Zweieinhalb Jahre lang war es ruhig: Wegen statischer Probleme des Turms mussten die Glocken im Salzburger Herrnau schweigen. Ende 2020 kehrten sie nach einer Sanierung in den 42 Meter hohen Turm zurück. Und schlugen im Viertelstundentakt. Viele Leute in der Umgebung hätten das Geläut vermisst, freute sich Pfarrer Alois Dürlinger damals. Für alle Anrainer sprach er wohl nicht. Denn der Stundenschlag im Viertelstundentakt störte einen Nachbarn so sehr, dass er vor Gericht zog: Kurz vor Weihnachten 2023 reichte er eine Unterlassungsklage ein.
Prozess auf Eis gelegt
Am Dienstag wurde vor dem Landesgericht nach mehreren Vergleichsgesprächen eine vorläufige Einigung gefunden. „Der Prozess wurde auf Eis gelegt. Über den Sommer wird das Zeitschlagen in Absprache mit der Erzdiözese um 20 Uhr beendet“, bestätigt Gerichtssprecherin Christina Bayrhammer. Bislang erklangen die Glocken bis 22 Uhr. Zudem schlagen sie nunmehr nur jede halbe statt jede Viertelstunde.
Der Beginn bleibt bei 7 Uhr an Werktagen und bei 8 Uhr an Sonntagen, sagt der Anwalt der Erzdiözese, Gerhard Lebitsch. Vereinbart worden sei eine Testphase bis September. „Wenn die Lösung von einer Seite nicht akzeptiert wird, kommt es im Oktober zum Prozess.“ Man sei dem Anrainer bereits entgegengekommen und habe den Glockenklang im Mai leiser gestellt. Mittels Hebekran sei das Schlagwerk geändert worden. Dazu seien extra Experten aus Tirol angereist.

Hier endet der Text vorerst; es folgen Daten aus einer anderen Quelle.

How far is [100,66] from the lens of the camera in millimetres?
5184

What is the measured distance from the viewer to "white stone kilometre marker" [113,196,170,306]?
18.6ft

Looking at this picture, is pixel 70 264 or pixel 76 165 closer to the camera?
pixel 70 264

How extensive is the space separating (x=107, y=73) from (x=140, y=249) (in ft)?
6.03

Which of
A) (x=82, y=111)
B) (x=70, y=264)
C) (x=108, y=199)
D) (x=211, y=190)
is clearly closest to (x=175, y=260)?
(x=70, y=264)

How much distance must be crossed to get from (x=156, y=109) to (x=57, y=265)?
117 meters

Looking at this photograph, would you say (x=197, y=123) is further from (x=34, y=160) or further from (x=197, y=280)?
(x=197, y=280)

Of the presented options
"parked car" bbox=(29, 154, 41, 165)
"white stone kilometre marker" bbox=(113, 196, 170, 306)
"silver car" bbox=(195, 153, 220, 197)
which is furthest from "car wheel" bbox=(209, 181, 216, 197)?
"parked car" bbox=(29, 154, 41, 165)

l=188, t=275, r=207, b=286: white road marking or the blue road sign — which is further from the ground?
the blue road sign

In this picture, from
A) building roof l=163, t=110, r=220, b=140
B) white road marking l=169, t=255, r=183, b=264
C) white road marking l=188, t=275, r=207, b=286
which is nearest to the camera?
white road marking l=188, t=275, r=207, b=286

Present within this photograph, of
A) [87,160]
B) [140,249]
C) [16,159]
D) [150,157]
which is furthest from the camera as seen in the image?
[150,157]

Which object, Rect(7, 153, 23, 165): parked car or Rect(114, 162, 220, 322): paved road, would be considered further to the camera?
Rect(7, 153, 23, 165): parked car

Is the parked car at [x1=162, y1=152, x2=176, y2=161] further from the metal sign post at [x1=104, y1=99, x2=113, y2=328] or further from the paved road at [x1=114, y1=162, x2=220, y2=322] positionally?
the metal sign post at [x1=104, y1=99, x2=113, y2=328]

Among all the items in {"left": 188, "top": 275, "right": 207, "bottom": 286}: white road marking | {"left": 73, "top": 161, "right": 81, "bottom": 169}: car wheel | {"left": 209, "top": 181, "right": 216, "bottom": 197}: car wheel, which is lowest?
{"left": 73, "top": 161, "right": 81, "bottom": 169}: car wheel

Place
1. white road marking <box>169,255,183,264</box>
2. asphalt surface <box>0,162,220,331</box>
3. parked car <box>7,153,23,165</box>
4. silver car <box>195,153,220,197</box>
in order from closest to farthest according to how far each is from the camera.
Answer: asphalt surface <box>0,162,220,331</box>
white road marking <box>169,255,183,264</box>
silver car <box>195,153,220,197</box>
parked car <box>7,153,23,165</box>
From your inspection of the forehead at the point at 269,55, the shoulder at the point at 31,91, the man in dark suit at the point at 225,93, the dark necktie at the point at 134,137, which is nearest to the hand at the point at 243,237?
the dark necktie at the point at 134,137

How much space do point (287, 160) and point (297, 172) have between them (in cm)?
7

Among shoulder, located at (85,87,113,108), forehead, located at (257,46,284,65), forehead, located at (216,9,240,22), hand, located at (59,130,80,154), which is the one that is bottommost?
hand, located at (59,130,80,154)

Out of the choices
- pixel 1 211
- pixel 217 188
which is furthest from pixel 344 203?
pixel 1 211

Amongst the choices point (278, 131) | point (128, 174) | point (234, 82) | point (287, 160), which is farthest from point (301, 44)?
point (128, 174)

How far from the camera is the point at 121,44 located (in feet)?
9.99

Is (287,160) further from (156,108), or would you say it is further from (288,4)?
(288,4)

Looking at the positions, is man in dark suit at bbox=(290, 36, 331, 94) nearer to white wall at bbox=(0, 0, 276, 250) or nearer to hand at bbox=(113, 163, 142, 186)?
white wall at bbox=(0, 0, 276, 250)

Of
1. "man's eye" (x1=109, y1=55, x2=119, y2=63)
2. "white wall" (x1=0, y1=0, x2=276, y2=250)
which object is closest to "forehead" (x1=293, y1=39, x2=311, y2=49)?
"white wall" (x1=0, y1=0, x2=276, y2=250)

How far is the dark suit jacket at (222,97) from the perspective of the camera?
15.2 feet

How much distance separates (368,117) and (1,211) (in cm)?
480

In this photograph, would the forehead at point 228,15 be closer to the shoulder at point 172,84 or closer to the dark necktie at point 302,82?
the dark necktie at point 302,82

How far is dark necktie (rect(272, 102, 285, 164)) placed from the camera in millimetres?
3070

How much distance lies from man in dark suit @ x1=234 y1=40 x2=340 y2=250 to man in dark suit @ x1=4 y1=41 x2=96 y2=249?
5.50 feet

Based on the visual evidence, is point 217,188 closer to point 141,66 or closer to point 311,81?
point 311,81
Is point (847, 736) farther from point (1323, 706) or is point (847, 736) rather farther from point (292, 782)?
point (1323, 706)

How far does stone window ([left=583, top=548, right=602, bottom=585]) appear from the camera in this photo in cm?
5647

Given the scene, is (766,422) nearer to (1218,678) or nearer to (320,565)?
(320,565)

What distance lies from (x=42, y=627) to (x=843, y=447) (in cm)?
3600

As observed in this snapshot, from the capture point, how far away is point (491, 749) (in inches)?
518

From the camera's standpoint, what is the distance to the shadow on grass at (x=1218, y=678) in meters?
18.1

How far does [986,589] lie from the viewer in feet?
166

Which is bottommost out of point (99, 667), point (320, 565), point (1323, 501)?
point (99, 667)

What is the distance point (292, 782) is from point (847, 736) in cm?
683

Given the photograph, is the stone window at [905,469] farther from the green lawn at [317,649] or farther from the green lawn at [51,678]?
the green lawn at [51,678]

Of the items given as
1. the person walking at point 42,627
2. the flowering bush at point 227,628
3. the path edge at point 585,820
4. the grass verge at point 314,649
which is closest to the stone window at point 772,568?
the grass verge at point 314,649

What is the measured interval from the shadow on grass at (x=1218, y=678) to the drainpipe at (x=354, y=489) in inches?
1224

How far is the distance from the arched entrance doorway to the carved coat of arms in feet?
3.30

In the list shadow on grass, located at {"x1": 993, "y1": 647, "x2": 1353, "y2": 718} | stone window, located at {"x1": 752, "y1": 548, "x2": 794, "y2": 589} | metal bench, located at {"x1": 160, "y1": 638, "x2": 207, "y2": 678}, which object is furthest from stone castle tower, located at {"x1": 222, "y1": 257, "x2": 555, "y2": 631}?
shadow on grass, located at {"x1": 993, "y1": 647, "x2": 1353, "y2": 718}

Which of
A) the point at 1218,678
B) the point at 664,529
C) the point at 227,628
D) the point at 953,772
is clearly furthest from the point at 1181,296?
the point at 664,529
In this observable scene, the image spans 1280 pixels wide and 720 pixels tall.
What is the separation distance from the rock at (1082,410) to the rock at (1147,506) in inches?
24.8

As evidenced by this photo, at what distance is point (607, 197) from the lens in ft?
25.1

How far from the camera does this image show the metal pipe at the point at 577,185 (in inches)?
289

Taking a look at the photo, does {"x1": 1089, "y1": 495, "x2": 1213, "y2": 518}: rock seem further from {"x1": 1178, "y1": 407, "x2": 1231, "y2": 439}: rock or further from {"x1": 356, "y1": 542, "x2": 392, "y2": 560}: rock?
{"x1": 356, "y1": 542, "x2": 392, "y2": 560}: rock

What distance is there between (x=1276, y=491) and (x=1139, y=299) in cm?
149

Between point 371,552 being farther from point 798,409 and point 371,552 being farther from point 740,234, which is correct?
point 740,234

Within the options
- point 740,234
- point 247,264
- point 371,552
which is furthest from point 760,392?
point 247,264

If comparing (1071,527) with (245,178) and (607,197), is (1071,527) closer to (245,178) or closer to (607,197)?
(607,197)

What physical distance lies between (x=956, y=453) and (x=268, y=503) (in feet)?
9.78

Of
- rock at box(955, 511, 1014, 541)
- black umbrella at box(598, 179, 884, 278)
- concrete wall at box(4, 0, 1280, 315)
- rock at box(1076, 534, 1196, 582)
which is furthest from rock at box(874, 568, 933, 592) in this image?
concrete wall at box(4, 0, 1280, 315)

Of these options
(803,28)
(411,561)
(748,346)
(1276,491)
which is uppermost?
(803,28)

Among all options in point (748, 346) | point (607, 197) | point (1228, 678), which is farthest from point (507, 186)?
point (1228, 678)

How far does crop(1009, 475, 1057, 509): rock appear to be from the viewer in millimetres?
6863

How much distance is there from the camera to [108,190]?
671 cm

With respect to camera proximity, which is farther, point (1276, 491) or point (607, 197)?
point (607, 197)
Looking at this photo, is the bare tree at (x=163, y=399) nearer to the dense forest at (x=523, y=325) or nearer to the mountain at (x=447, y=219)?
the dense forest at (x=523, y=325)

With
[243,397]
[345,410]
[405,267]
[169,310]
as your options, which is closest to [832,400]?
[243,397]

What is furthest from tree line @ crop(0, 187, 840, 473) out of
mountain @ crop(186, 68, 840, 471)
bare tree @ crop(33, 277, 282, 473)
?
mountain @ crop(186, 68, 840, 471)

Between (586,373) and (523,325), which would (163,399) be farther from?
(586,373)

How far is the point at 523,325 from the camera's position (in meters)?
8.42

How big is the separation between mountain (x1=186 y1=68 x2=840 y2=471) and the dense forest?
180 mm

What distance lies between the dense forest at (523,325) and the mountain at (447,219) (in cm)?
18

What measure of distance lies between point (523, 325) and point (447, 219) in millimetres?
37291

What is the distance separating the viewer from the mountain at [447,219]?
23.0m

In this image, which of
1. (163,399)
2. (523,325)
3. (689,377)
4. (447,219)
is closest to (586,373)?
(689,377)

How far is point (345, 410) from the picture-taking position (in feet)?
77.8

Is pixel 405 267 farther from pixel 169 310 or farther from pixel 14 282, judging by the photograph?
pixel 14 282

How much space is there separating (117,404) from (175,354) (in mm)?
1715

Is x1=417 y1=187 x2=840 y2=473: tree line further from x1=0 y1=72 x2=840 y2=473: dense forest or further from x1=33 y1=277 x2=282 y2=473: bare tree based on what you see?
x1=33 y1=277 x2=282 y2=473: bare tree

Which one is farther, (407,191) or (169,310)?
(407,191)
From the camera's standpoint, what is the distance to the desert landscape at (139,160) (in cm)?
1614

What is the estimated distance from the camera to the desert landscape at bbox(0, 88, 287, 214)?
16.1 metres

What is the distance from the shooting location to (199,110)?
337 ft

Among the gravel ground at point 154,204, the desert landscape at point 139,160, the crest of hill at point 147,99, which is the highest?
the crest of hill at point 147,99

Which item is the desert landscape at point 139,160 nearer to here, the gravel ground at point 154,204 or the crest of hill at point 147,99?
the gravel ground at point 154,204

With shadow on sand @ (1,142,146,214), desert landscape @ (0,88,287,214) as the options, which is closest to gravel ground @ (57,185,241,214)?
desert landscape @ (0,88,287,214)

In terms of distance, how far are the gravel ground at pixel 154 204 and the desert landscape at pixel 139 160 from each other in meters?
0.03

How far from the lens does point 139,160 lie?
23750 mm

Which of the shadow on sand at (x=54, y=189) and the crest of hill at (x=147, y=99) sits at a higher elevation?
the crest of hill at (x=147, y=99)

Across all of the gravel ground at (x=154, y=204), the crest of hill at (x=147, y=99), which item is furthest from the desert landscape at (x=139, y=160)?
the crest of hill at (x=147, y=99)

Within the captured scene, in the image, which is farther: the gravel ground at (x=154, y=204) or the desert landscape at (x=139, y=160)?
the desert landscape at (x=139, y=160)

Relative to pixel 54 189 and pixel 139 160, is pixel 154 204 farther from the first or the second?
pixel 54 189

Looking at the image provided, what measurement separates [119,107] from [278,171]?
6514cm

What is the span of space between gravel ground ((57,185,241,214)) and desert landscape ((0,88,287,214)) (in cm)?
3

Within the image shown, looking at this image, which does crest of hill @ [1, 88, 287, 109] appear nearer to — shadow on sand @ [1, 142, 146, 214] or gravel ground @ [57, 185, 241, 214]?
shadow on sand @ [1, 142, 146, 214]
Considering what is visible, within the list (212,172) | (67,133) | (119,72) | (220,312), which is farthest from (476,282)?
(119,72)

Die Umstellung wurde durch Lärmmessungen flankiert: So wurden auf dem Vorplatz Spitzenpegel von bis zu 82 Dezibel gemessen, nach der Anpassung bis zu 73. „Das sind mitunter kuriose Wege. Wir probieren das jetzt aus und hoffen, dass durch die Reduktion Ruhe einkehrt“, sagt Dürlinger. Während der Stundenschlag abgespeckt werde, läuten die Glocken wie bisher um 7 Uhr früh, 12 Uhr mittags und 20 Uhr abends – und zu Gottesdiensten.
Nicht die erste Klage
Die vier Glocken wanderten 2020 während der Sanierung des Turms nach Tirol: Sie wurden von der Firma Grassmayr renoviert und unter anderem mit neuen Klöppeln versehen. Der Umstand, dass sie mehrere Jahre lang schwiegen, hätte eventuell auch Auswirkungen, käme es zum Prozess: „Man müsste darüber streiten, ob sich die örtlichen Verhältnisse geändert haben“, sagt Lebitsch. Lauter geworden sei das Schlagwerk durch die Sanierung nicht. „Aber die Klangfarbe hat sich sicher verändert.“ Die größte Glocke, die Christophorus-Glocke, ist nach dem Ton C gestimmt, die Josef-Glocke nach dem Es, die Maria-Glocke nach dem F und die Georg-Glocke nach dem As.
Anrainerbeschwerden aufgrund von Glockengeläut gebe es immer wieder. „Wir lösen das in der Regel von Mensch zu Mensch und nicht vor Gericht“, sagt Thomas Hödl, Sprecher der Erzdiözese Salzburg. In Oberösterreich scheiterte 2016 ein Nachbar des Linzer Doms vor dem Obersten Gerichtshof. Das Oberlandesgericht Nürnberg entschied vor Kurzem nach einer Anrainerklage im bayerischen Kelheim, dass das Geläut zumutbar sei.